Despite being an enormous hit with audiences at the time (and earning two Oscar nominations), this biopic about American musical prodigy George Gershwin — made just seven years after his untimely death at the age of 39 from a brain tumor — received lackluster reviews from the New York Times, with Bosley Crowther lamenting that “there is never any true clarification of what makes the gentleman run, no interior grasp of his nature, no dramatic continuity to his life.” In truth, Rhapsody in Blue (directed by Irving Rapper) suffers from the same plight as most well-meaning mid-century Hollywood biopics: an inability to dig deeply enough into the true inner workings of its protagonist, and the frustrating use of fictional subplots (both romantic female leads here are fabricated, despite the fact that Gershwin actually wined and dined a number of famous real-life women, including Fay Wray.)

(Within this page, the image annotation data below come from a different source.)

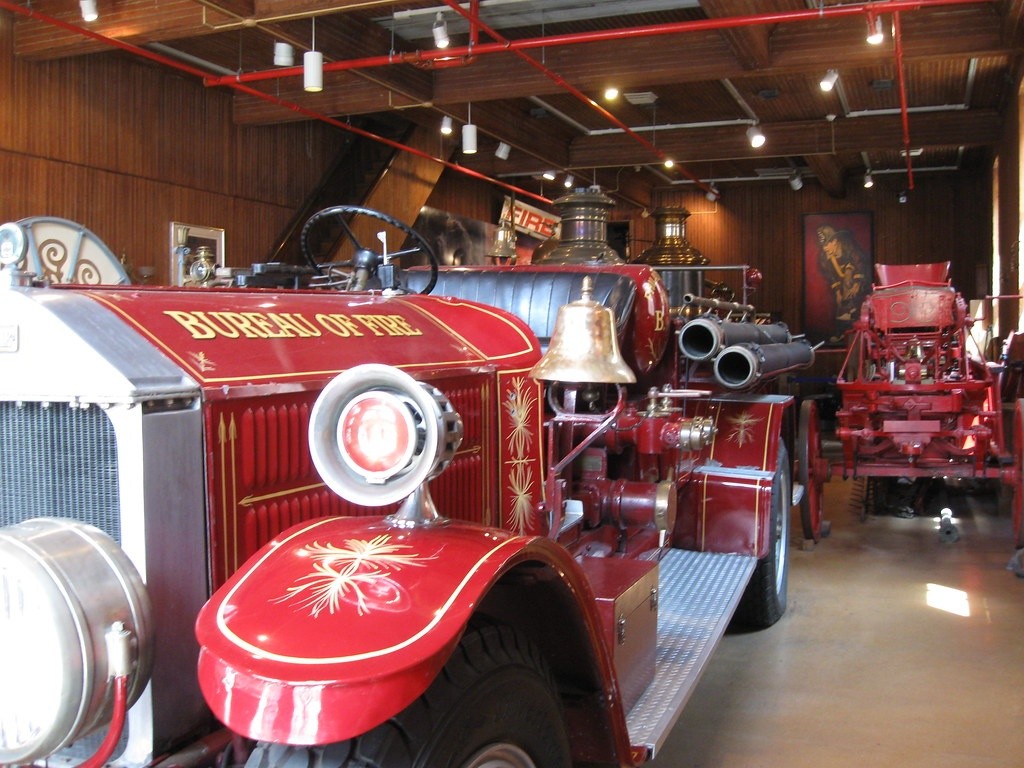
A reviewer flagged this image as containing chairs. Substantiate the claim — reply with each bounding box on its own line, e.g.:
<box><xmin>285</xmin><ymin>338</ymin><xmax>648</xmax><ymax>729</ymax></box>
<box><xmin>873</xmin><ymin>259</ymin><xmax>951</xmax><ymax>381</ymax></box>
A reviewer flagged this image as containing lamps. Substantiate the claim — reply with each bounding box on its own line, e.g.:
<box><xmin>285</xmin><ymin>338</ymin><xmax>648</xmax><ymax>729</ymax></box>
<box><xmin>440</xmin><ymin>117</ymin><xmax>453</xmax><ymax>134</ymax></box>
<box><xmin>564</xmin><ymin>175</ymin><xmax>574</xmax><ymax>188</ymax></box>
<box><xmin>745</xmin><ymin>126</ymin><xmax>767</xmax><ymax>149</ymax></box>
<box><xmin>461</xmin><ymin>102</ymin><xmax>477</xmax><ymax>154</ymax></box>
<box><xmin>494</xmin><ymin>143</ymin><xmax>511</xmax><ymax>160</ymax></box>
<box><xmin>303</xmin><ymin>17</ymin><xmax>323</xmax><ymax>93</ymax></box>
<box><xmin>273</xmin><ymin>41</ymin><xmax>294</xmax><ymax>67</ymax></box>
<box><xmin>544</xmin><ymin>171</ymin><xmax>556</xmax><ymax>181</ymax></box>
<box><xmin>819</xmin><ymin>67</ymin><xmax>839</xmax><ymax>91</ymax></box>
<box><xmin>864</xmin><ymin>176</ymin><xmax>874</xmax><ymax>188</ymax></box>
<box><xmin>788</xmin><ymin>175</ymin><xmax>803</xmax><ymax>190</ymax></box>
<box><xmin>79</xmin><ymin>0</ymin><xmax>99</xmax><ymax>22</ymax></box>
<box><xmin>431</xmin><ymin>12</ymin><xmax>450</xmax><ymax>49</ymax></box>
<box><xmin>706</xmin><ymin>183</ymin><xmax>719</xmax><ymax>203</ymax></box>
<box><xmin>865</xmin><ymin>15</ymin><xmax>883</xmax><ymax>44</ymax></box>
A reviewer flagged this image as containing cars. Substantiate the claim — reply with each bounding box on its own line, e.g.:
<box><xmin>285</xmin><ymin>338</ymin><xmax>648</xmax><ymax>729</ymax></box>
<box><xmin>796</xmin><ymin>260</ymin><xmax>1023</xmax><ymax>540</ymax></box>
<box><xmin>0</xmin><ymin>184</ymin><xmax>828</xmax><ymax>768</ymax></box>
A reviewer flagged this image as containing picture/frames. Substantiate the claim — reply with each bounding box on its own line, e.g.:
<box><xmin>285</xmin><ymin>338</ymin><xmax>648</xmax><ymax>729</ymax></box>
<box><xmin>800</xmin><ymin>210</ymin><xmax>875</xmax><ymax>349</ymax></box>
<box><xmin>169</xmin><ymin>221</ymin><xmax>226</xmax><ymax>287</ymax></box>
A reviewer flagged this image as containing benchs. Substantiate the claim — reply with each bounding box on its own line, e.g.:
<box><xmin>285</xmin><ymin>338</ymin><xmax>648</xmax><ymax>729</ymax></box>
<box><xmin>405</xmin><ymin>265</ymin><xmax>638</xmax><ymax>406</ymax></box>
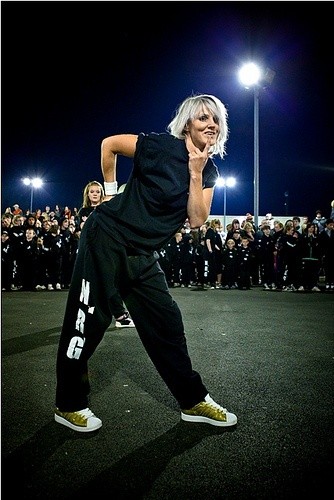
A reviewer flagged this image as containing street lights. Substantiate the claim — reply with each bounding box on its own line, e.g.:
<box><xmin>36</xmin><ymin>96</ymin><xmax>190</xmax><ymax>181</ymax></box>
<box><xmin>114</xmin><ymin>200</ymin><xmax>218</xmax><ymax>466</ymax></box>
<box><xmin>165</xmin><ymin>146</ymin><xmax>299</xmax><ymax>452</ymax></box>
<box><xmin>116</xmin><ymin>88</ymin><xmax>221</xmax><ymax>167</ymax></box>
<box><xmin>22</xmin><ymin>178</ymin><xmax>44</xmax><ymax>214</ymax></box>
<box><xmin>215</xmin><ymin>177</ymin><xmax>235</xmax><ymax>232</ymax></box>
<box><xmin>238</xmin><ymin>63</ymin><xmax>276</xmax><ymax>226</ymax></box>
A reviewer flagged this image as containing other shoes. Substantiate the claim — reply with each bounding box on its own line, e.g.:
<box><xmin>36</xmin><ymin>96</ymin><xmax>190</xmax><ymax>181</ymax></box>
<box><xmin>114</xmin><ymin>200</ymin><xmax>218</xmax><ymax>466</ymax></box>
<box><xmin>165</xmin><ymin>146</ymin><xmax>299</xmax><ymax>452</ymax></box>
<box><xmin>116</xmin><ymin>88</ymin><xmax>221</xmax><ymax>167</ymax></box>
<box><xmin>312</xmin><ymin>286</ymin><xmax>320</xmax><ymax>291</ymax></box>
<box><xmin>297</xmin><ymin>286</ymin><xmax>305</xmax><ymax>291</ymax></box>
<box><xmin>48</xmin><ymin>284</ymin><xmax>54</xmax><ymax>291</ymax></box>
<box><xmin>56</xmin><ymin>282</ymin><xmax>62</xmax><ymax>289</ymax></box>
<box><xmin>115</xmin><ymin>311</ymin><xmax>135</xmax><ymax>328</ymax></box>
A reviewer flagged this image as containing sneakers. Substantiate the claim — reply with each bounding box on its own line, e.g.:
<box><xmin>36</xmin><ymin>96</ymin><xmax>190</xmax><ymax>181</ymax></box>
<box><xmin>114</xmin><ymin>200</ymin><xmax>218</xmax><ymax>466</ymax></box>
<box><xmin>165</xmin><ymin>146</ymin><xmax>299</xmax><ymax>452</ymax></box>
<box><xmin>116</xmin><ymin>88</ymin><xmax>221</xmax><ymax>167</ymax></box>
<box><xmin>180</xmin><ymin>392</ymin><xmax>238</xmax><ymax>427</ymax></box>
<box><xmin>54</xmin><ymin>407</ymin><xmax>102</xmax><ymax>432</ymax></box>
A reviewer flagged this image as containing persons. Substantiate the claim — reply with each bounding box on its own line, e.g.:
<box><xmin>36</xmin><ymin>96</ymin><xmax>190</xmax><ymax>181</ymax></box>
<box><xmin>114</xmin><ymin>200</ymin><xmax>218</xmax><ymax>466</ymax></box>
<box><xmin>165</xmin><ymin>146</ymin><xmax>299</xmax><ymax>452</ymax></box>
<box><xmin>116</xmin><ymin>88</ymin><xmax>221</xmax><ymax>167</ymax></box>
<box><xmin>1</xmin><ymin>202</ymin><xmax>78</xmax><ymax>291</ymax></box>
<box><xmin>77</xmin><ymin>181</ymin><xmax>135</xmax><ymax>328</ymax></box>
<box><xmin>157</xmin><ymin>199</ymin><xmax>334</xmax><ymax>294</ymax></box>
<box><xmin>55</xmin><ymin>95</ymin><xmax>238</xmax><ymax>432</ymax></box>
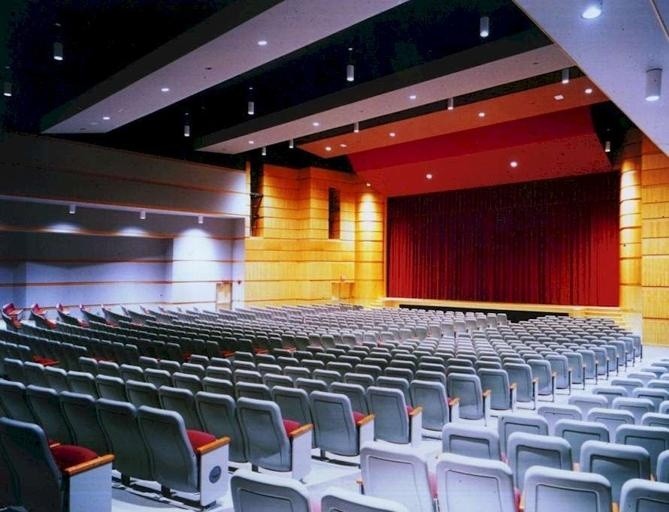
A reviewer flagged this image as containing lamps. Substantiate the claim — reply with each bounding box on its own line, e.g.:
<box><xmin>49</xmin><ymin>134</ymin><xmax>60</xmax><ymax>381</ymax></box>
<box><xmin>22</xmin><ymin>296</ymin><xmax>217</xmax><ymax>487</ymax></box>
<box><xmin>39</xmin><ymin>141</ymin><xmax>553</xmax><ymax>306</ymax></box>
<box><xmin>446</xmin><ymin>94</ymin><xmax>455</xmax><ymax>111</ymax></box>
<box><xmin>183</xmin><ymin>124</ymin><xmax>190</xmax><ymax>138</ymax></box>
<box><xmin>353</xmin><ymin>119</ymin><xmax>360</xmax><ymax>134</ymax></box>
<box><xmin>246</xmin><ymin>99</ymin><xmax>256</xmax><ymax>116</ymax></box>
<box><xmin>287</xmin><ymin>138</ymin><xmax>295</xmax><ymax>150</ymax></box>
<box><xmin>561</xmin><ymin>65</ymin><xmax>571</xmax><ymax>85</ymax></box>
<box><xmin>260</xmin><ymin>145</ymin><xmax>268</xmax><ymax>157</ymax></box>
<box><xmin>644</xmin><ymin>66</ymin><xmax>662</xmax><ymax>104</ymax></box>
<box><xmin>346</xmin><ymin>61</ymin><xmax>355</xmax><ymax>82</ymax></box>
<box><xmin>52</xmin><ymin>37</ymin><xmax>65</xmax><ymax>63</ymax></box>
<box><xmin>478</xmin><ymin>12</ymin><xmax>489</xmax><ymax>39</ymax></box>
<box><xmin>197</xmin><ymin>213</ymin><xmax>205</xmax><ymax>226</ymax></box>
<box><xmin>67</xmin><ymin>201</ymin><xmax>77</xmax><ymax>215</ymax></box>
<box><xmin>603</xmin><ymin>140</ymin><xmax>612</xmax><ymax>153</ymax></box>
<box><xmin>139</xmin><ymin>208</ymin><xmax>147</xmax><ymax>222</ymax></box>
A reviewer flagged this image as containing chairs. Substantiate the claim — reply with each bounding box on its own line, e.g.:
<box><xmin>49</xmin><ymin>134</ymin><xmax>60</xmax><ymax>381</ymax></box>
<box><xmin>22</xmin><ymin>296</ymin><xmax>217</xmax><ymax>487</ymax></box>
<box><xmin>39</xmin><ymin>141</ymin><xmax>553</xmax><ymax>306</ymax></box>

With that said, those willing to forego historical accuracy in favor of a fabulous aural tour through Gershwin’s brief but luminous career won’t be disappointed. Rhapsody in Blue is jam-packed with Gershwin tunes, including a nearly full-length rendition of the title song itself (a fabulous sequence), and cameos by several well-known performers, including Hazel Scott, Anne Brown, and Al Jolson. The acting performances are all fine as well: Robert Alda (Alan’s dad) effectively portrays Gershwin’s drive to achieve at an early age (eerily foreshadowing his premature death), and it’s great fun to see Oscar Levant playing an extended cameo as himself — in one particularly amusing shot, he’s seen anxiously watching Alda-as-Gershwin “performing” “Rhapsody in Blue”, when it’s actually his playing we’re hearing dubbed. Rhapsody in Blue may not reveal much about who Gershwin really was as a person, but it does a stellar job evoking the magic and beauty of his inimitable musical style; for this reason alone, it’s worth a look.
Redeeming Qualities and Moments:
- Robert Alda as George Gershwin
- Oscar Levant in a supporting role (as his inimitable himself): “I’ve got a date with my insomnia…”
- The extended “Rhapsody in Blue” concert sequence
- Sol Polito’s cinematography
- A fabulous, Gershwin-saturated score
No, but it’s recommended for fans of Gershwin’s music.